We presuppose some background knowledge in formal logic; in particular familiarity with the syntax and semantics of first-order languages (the first two chapters from "Logic and Structure" by Van Dalen should be sufficient). Some basic knowledge of set theory (ordinals, cardinals), topology (compact Hausdorff spaces, isolated points) will be good, and familiarity with algebraic structures (such as rings, fields, and vector spaces) will be useful in order to be able to appreciate some of the examples. More importantly, we assume that participants in the course possess the mathematical maturity as can be expected from students in mathematics or logic at the MSc level.
The main aim of the course is to provide the students with an overview of classical model theory; additionally, the course will give either an introduction to modern model theory (leading up to Morley's Theorem) or treat a special topic (for instance, finite model theory or nonstandard analysis).

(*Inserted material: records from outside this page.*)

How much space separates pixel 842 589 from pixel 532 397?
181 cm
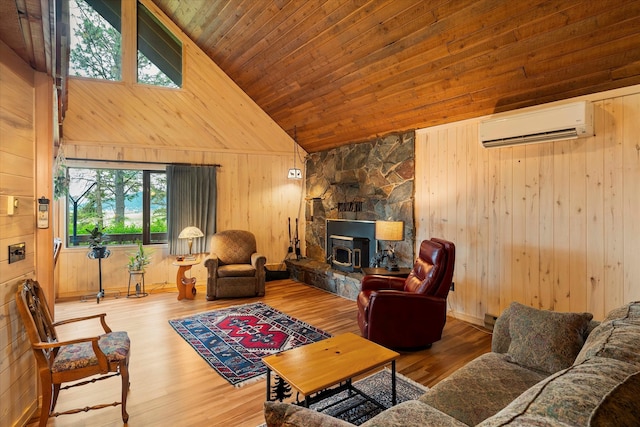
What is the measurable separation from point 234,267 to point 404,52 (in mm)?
3833

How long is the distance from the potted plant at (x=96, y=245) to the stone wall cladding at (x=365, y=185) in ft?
11.7

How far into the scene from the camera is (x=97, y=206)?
17.7 ft

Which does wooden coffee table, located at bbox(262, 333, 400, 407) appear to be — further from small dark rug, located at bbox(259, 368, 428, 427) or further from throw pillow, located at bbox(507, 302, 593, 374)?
throw pillow, located at bbox(507, 302, 593, 374)

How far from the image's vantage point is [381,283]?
12.8 ft

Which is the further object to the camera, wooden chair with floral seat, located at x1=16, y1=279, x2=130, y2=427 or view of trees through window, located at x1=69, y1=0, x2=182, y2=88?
view of trees through window, located at x1=69, y1=0, x2=182, y2=88

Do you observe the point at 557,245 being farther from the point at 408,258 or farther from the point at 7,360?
the point at 7,360

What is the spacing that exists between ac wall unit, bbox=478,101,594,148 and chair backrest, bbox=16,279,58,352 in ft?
14.0

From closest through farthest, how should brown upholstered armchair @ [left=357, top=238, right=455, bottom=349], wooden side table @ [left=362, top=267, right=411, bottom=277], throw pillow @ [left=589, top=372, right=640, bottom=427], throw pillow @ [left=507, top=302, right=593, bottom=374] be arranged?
throw pillow @ [left=589, top=372, right=640, bottom=427] → throw pillow @ [left=507, top=302, right=593, bottom=374] → brown upholstered armchair @ [left=357, top=238, right=455, bottom=349] → wooden side table @ [left=362, top=267, right=411, bottom=277]

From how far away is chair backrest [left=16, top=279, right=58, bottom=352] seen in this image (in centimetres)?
201

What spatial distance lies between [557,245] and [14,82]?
4.75 meters

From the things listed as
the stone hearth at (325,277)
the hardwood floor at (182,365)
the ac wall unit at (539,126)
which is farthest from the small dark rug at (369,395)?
the ac wall unit at (539,126)

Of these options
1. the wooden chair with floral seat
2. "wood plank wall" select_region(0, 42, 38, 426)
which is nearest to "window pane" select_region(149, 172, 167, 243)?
"wood plank wall" select_region(0, 42, 38, 426)

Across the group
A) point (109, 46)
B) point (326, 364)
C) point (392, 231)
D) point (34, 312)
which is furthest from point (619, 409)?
point (109, 46)

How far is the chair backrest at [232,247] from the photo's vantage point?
5504 mm
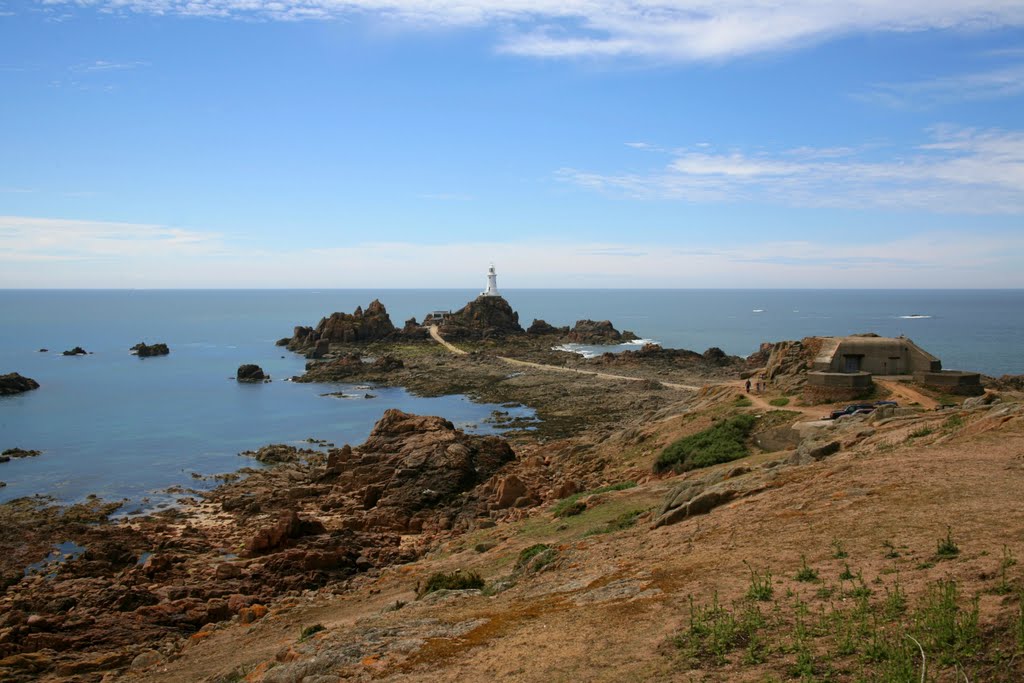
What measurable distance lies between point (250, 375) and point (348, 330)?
26.4m

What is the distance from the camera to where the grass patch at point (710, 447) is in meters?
25.2

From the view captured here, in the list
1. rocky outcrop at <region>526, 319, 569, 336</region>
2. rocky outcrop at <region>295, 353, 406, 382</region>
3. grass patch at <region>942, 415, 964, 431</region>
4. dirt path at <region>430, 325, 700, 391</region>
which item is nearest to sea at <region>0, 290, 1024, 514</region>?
rocky outcrop at <region>295, 353, 406, 382</region>

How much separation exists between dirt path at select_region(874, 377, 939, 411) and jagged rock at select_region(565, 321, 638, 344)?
249ft

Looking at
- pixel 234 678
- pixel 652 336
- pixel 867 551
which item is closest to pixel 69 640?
pixel 234 678

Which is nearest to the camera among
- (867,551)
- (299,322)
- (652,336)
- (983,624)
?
(983,624)

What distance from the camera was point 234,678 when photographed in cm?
1230

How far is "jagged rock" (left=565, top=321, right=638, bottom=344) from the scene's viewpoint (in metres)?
107

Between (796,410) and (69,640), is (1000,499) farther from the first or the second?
(69,640)

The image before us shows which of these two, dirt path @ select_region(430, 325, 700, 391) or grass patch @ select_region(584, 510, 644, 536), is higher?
grass patch @ select_region(584, 510, 644, 536)

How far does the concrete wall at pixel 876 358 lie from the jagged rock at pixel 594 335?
7313 cm

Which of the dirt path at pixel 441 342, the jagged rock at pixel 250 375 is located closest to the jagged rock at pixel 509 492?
the jagged rock at pixel 250 375

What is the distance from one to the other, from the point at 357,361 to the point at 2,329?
111185 millimetres

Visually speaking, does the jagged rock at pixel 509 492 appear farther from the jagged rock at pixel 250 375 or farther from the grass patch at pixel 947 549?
the jagged rock at pixel 250 375

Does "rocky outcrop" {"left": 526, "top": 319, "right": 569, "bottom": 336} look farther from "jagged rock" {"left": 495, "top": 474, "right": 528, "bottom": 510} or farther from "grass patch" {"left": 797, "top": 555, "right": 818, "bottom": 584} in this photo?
"grass patch" {"left": 797, "top": 555, "right": 818, "bottom": 584}
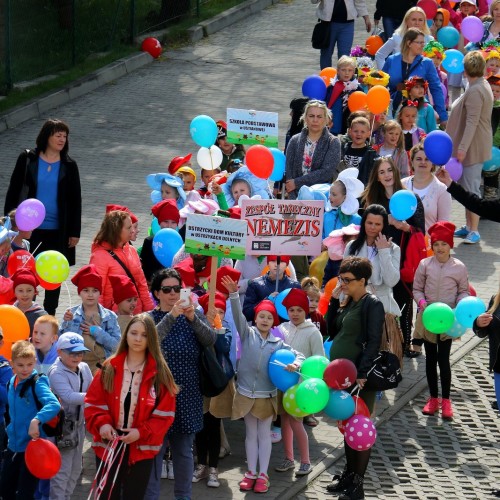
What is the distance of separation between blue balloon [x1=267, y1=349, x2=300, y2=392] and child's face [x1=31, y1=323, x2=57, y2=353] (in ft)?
5.45

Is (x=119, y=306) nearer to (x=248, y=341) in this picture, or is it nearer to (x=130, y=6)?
(x=248, y=341)

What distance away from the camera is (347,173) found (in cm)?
1312

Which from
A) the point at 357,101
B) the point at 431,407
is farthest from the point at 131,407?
the point at 357,101

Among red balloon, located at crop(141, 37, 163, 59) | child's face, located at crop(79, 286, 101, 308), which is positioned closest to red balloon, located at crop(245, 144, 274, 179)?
child's face, located at crop(79, 286, 101, 308)

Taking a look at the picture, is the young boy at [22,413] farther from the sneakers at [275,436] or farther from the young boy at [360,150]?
the young boy at [360,150]

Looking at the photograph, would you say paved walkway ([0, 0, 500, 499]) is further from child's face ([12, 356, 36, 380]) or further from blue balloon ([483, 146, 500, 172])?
child's face ([12, 356, 36, 380])

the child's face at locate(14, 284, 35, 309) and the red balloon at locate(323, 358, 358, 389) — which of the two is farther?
the child's face at locate(14, 284, 35, 309)

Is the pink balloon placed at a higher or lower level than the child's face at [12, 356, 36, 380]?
lower

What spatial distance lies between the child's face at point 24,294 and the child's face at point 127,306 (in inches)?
28.4

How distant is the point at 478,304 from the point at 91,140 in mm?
9261

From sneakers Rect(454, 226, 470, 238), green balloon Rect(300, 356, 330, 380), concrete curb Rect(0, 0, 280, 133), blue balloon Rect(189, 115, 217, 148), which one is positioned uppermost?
blue balloon Rect(189, 115, 217, 148)

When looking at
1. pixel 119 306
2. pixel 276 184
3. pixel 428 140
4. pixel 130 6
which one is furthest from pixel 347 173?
pixel 130 6

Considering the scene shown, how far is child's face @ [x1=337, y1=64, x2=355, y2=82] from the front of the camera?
1630cm

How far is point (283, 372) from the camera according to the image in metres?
10.3
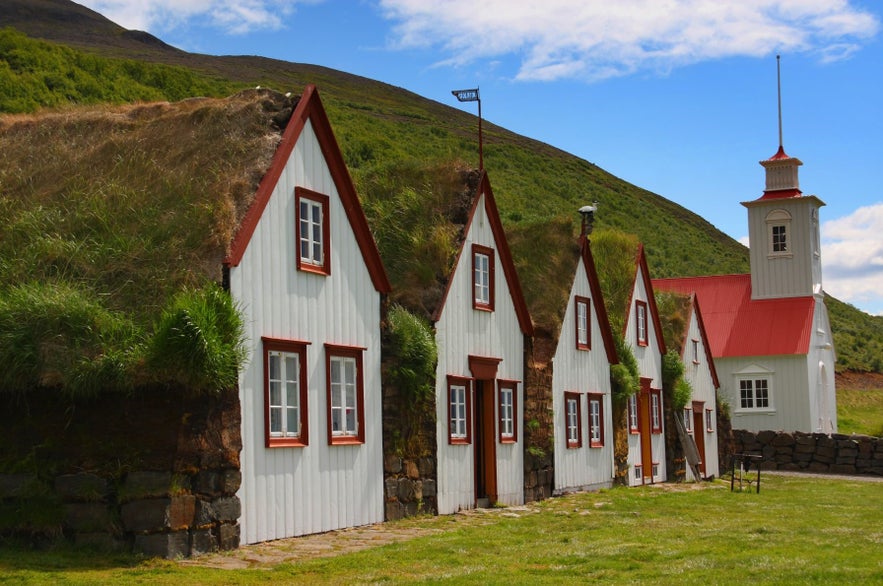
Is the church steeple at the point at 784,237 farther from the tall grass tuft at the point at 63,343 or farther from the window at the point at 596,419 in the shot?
the tall grass tuft at the point at 63,343

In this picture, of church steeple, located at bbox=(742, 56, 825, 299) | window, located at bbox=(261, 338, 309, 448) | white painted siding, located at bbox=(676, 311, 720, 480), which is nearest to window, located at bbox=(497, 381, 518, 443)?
window, located at bbox=(261, 338, 309, 448)

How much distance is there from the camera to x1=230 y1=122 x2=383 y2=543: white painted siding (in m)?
16.1

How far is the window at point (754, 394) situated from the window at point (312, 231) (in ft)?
123

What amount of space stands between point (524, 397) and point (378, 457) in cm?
644

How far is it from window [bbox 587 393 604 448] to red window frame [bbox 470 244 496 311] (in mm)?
6812

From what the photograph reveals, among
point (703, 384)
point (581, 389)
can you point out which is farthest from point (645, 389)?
point (703, 384)

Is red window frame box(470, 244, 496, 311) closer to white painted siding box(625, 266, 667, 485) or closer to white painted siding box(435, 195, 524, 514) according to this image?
white painted siding box(435, 195, 524, 514)

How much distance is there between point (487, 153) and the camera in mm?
107312

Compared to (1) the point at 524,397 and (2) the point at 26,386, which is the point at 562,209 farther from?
(2) the point at 26,386

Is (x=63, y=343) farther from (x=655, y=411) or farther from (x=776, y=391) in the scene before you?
(x=776, y=391)

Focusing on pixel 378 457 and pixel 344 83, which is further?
pixel 344 83

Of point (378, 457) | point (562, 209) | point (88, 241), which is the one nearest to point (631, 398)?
point (378, 457)

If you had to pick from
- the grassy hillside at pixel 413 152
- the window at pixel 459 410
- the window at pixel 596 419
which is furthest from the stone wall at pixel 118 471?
the window at pixel 596 419

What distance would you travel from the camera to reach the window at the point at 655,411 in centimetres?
3497
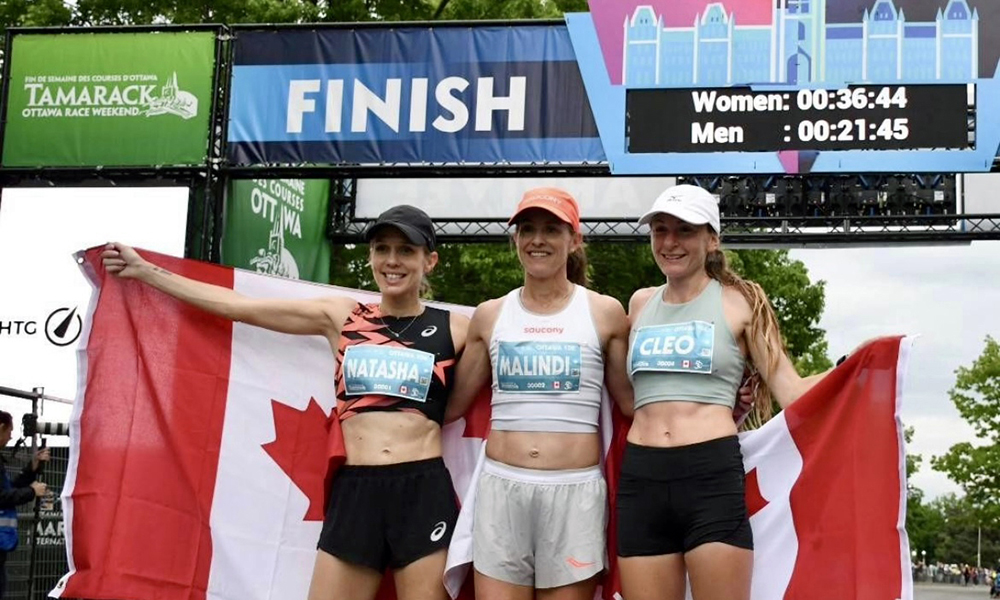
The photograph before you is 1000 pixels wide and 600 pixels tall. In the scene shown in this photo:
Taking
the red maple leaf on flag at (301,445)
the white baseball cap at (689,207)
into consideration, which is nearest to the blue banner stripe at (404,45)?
the red maple leaf on flag at (301,445)

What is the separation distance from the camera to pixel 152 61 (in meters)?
9.65

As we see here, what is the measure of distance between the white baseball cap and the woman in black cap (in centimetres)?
105

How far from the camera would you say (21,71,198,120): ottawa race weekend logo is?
9.59 m

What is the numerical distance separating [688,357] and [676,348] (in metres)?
0.06

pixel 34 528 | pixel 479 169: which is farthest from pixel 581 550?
pixel 34 528

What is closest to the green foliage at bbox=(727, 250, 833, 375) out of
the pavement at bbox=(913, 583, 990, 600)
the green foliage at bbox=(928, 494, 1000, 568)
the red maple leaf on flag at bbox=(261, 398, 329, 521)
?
the pavement at bbox=(913, 583, 990, 600)

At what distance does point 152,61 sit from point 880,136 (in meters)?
5.63

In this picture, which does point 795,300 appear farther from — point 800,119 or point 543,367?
point 543,367

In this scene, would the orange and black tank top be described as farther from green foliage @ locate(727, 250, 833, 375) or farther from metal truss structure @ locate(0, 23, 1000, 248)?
green foliage @ locate(727, 250, 833, 375)

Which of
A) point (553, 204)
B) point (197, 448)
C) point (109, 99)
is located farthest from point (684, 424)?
point (109, 99)

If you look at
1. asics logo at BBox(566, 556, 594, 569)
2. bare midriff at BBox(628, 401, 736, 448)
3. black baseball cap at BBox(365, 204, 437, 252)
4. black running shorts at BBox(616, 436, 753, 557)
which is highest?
black baseball cap at BBox(365, 204, 437, 252)

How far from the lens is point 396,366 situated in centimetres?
515

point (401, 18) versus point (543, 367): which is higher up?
point (401, 18)

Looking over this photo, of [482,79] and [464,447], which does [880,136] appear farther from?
[464,447]
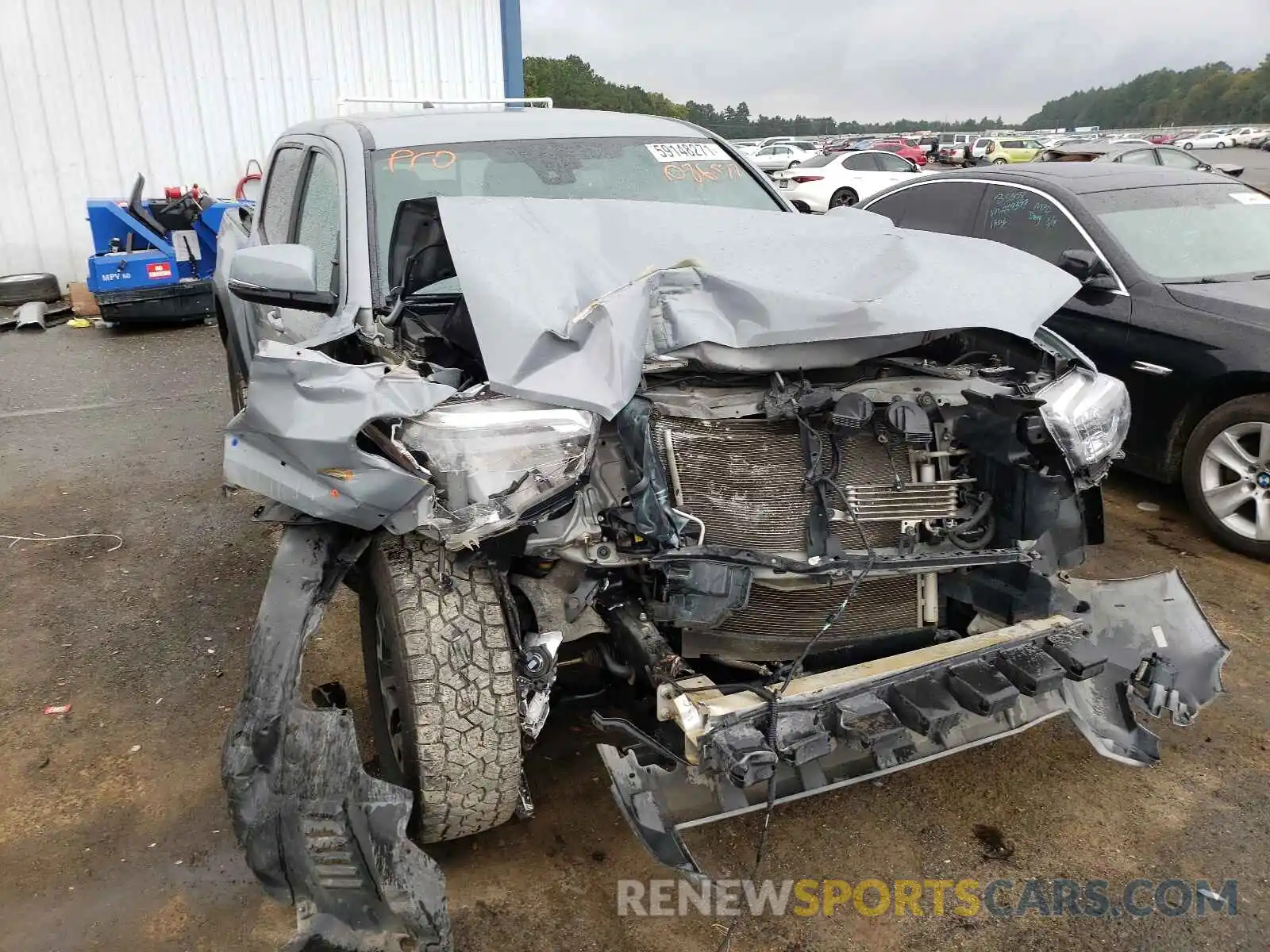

In this course we will first give a general introduction to the methods and results of classical model theory. This part will be divided into three blocks:
(1) Basic notions: diagrams, compactness, Löwenheim-Skolem Theorem, games
(2) Classical model theory: ultraproducts, preservation theorems, quantifier elimination
(3) Types: type spaces, omitting types, saturation, omega-categoricity
The final part of the course will either be devoted to an introduction to modern model theory::
(4a) Stability: totally transcendental theories, Morley rank, indiscernibles, Morley's Theorem.
Alternatively, in the final classes of the course we will cover a special topic such as finite model theory or nonstandard analysis.